I need a new place to live, and I need it fast. Okay, well, I can do this. One foot. Then the other. Let’s see what happens. It could be great!
Fuck. Fuck, fuck, fuck, fuck. I can’t do this. I can’t do it. I am not strong enough. If I can’t fucking move my finger to dial the phone, how the hell am I going to move a family? Fuck it. It’s over. We’ll have to live under a bridge, And I’ll keep everything I own in a shopping cart – no, wait, I’ll need two. One for my kid. One for me. I hope we can find a bridge in her school district. FUCK.

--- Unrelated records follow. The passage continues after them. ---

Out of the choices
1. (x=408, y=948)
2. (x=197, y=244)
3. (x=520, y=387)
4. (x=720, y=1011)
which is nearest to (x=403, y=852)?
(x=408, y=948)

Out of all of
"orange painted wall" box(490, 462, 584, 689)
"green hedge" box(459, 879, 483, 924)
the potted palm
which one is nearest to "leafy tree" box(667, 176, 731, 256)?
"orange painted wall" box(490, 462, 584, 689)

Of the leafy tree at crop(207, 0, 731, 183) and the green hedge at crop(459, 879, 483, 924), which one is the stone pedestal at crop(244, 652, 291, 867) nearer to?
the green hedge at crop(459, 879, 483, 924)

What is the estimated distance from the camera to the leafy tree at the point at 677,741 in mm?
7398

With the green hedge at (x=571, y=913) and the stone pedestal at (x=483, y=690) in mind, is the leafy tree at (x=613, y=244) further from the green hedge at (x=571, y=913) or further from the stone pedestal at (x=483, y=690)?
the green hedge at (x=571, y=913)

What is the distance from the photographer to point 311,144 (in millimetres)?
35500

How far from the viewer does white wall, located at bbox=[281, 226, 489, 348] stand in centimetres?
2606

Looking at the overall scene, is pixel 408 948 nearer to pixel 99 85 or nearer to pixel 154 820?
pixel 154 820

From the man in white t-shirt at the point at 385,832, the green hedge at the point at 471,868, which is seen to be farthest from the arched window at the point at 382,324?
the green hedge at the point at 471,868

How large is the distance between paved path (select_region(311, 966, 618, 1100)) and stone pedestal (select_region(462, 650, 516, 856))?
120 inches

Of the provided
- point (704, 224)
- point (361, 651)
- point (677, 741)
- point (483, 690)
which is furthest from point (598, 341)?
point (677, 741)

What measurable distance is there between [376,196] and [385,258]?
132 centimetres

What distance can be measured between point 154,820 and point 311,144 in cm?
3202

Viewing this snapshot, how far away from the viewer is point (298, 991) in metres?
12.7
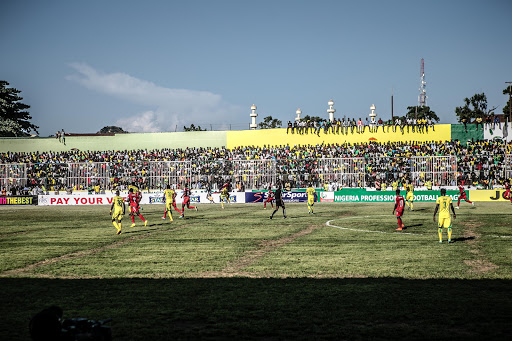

Okay. I’ve got two weeks. As my mother used to say, pick up the bobby pin, wash the dish. Just keep moving. Just keep calling. Just keep doing the next right thing, and when I can’t figure out what the hell that is, do the next thing right. Call the phone numbers in the ads. Talk to strangers. Tell them the truth. Ask the hard questions. Do you take pets? Do you care that I have bad credit? Be willing to hear the hard truth; better to know right now. Visit the houses that survive the inquisition. Let the Universe do its thing. Keep an open mind. Keep an open mind. Keep an open mind.
I’ve made a decision. It feels right. I hope it’s right. What if it’s not? Shut up and pack. Just keep packing. Change over the utilities. Forward the mail. Reserve a truck. All these fucking details. I wish I could do this more gracefully.
I am in moving hell, I think to myself. But that’s just for effect. The truth is, I’m really in moving heaven: I have some stuff worth moving. I have lots of help. I have a truck. I even have someone who knows how to drive a truck, thank God. I am in charge of this project. For better or worse, it is proceeding, and I am moving forward.
I am moving forward. Oh, my God. I am moving forward.
Of all my fears – and there have been many – my greatest, my most intractable, has been the fear of moving forward. And here I am. I’m doing it.
Kind of makes me look forward to Chapter Six. It just might be wonderful.